Aidée dans sa démarche par Marie-Josée Larouche, France Forget et une belle brochette de bénévoles, Sophia espère accueillir une soixantaine de personnes pour qu'elles profitent de soins en massothérapie, en esthétique, en coiffure, en sonothérapie, en yoga, etc. «Du bon monde, il y en a en titi! , lance la mère d'une jeune adulte de 19 ans. Ça va être une journée de coeur, car tous ces gens ont accepté de faire un don de soi à 100%. Tous ces professionnels avaient le goût d'offrir.» Sur place, environ 40 intervenants et spécialistes d'autant de domaines accueilleront les personnes prêtes à se faire dorloter. Le tout dans une ambiance chaleureuse et détendue.

«Il y a de la place!», insiste Sophia, qui souhaite que les gens atteints de cancer participent en grand nombre.

«J'ai le goût de leur offrir la chance de revoir leur position face à la maladie, dit-elle.
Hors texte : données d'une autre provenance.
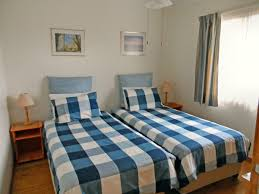 cosy cabins southport beach accommodation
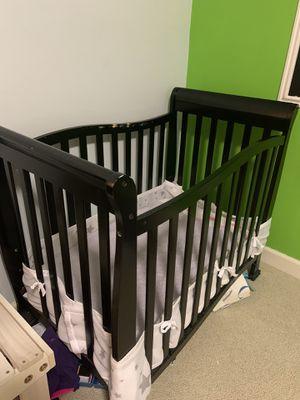 Convertible mini crib with mattress for Sale in Gainesville, VA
Qu'ils sortent de la 'victimite aiguë'. Je veux savoir comment ils vivent leur cancer. Comment ils l'expriment. La vie me pousse là.»

Les participants qui le voudront pourront profiter, par exemple, des services d'un photographe. «Tout le monde pourra repartir avec sa photo et peut-être se dire: 'sais-tu, finalement, ce n'est pas si pire! '»

Souvent appelée à intervenir dans les médias comme spécialiste, Sophia sait à quel point le choc est grand quand la maladie vient soudainement transformer l'image. «Je sais comment c'est important d'arriver à se trouver beau et belle avec ce nouveau visage, sans cheveux, et souvent avec plusieurs livres en trop, explique-t-elle. Voilà pourquoi je trouve important qu'ils et qu'elles puissent être pris en photo, s'ils le veulent. Lors de cette journée, personne n'est obligé à rien.»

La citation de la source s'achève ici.